REQUEST 1: Please translate this sentence from the passage on the Milky Way and the Creator God into Spanish: "The center of the Mandala is always occupied by a powerful deity."
REQUEST 2:
Answer these questions from the passage on the Milky Way and the Creator God.
(a) What does the name Hunab Ku literally mean?
(b) What is the meaning of "Mandala" in Sanskrit?
(c) Which Upanishad mentions the unmovable nature of the abode of god?

PASSAGE PROVIDED:
──────────────────────────────

The Mayans placed great religious and spiritual emphasis on the Milky Way galaxy. The Greatest God and the Supreme Creator of the Mayans of the Yucatan peninsula was Hunab Ku, literally meaning ‘Sole God’ or ‘Only God’. Hunab Ku resides at the center of the Milky Way galaxy and is regarded by the Mayans as the ‘Highest Authority’ of our galaxy. He is symbolically represented by a sacred spiral which can be found all over Mesoamerica. This sacred spiral symbolizes the source, the cosmic essence of our being. It is the ‘womb of creation’ from which all the stars and planets of our galaxy, including our Solar System, have been created. Although Hunab Ku remains stationary at the center of our galaxy, he directs the course of all events through his divine consciousness.
The notion of a stationary Creator God, who moves everything by his thought alone, has been prevalent since unknown antiquity. In cultures all around the world, there is a reference to a Central God, who remains motionless, and around whom the entire cosmos revolves. The symbolic representation of the Creator God in ancient times was a ‘dot inside a circle’, where the circle represented the boundaries of our world and the dot represented the Creator God at its center. It is possible that this central point of the cosmos, which was regarded as the ‘unmovable abode’ of the Creator God, refers to the Galactic Center, around which all the stars and planets of our galaxy revolve; while the circle represents the circular disk of the Milky Way galaxy.
A symbolic diagram of immense importance in the Hindu and Buddhist religions, but found in the religious symbolism of nearly all ancient cultures, is the ‘Mandala’ whose meaning in Sanskrit is a ‘circle’. This essentially circular symbol is considered as a geometrical diagram of the cosmos used in the performance of sacred rites, and as an instrument of meditation. The center of the Mandala is always occupied by a powerful deity. During the process of meditation, Buddhist monks ‘mentally’ enter the Mandala and proceed toward its centre, which is symbolic of the spiritual journey towards the source.
The Vedic texts known as the Upanishads is a collection of some of the loftiest and most profound philosophies of the ancient world. In a particular text called the Isavasya Upanishad, mention is made of the unmovable nature of the abode of god:
“There is only one Being who exists,
Unmoving, yet swifter than the mind,
Beyond the reach of the senses and always ahead of them,
Standing, it outruns those who run.

──────────────────────────────

DATASET EXCERPTS:
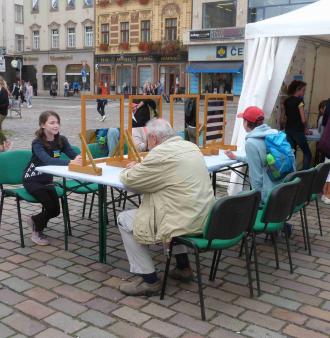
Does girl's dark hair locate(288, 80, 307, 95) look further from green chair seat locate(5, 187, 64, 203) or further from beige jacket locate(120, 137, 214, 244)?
beige jacket locate(120, 137, 214, 244)

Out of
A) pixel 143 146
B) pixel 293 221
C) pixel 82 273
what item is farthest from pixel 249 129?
pixel 82 273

──────────────────────────────

TASK OUTPUT 1: El centro del Mandala siempre está ocupado por una deidad poderosa.

TASK OUTPUT 2:
(a) "Sole God" or "Only God"
(b) A circle
(c) The Isavasya Upanishad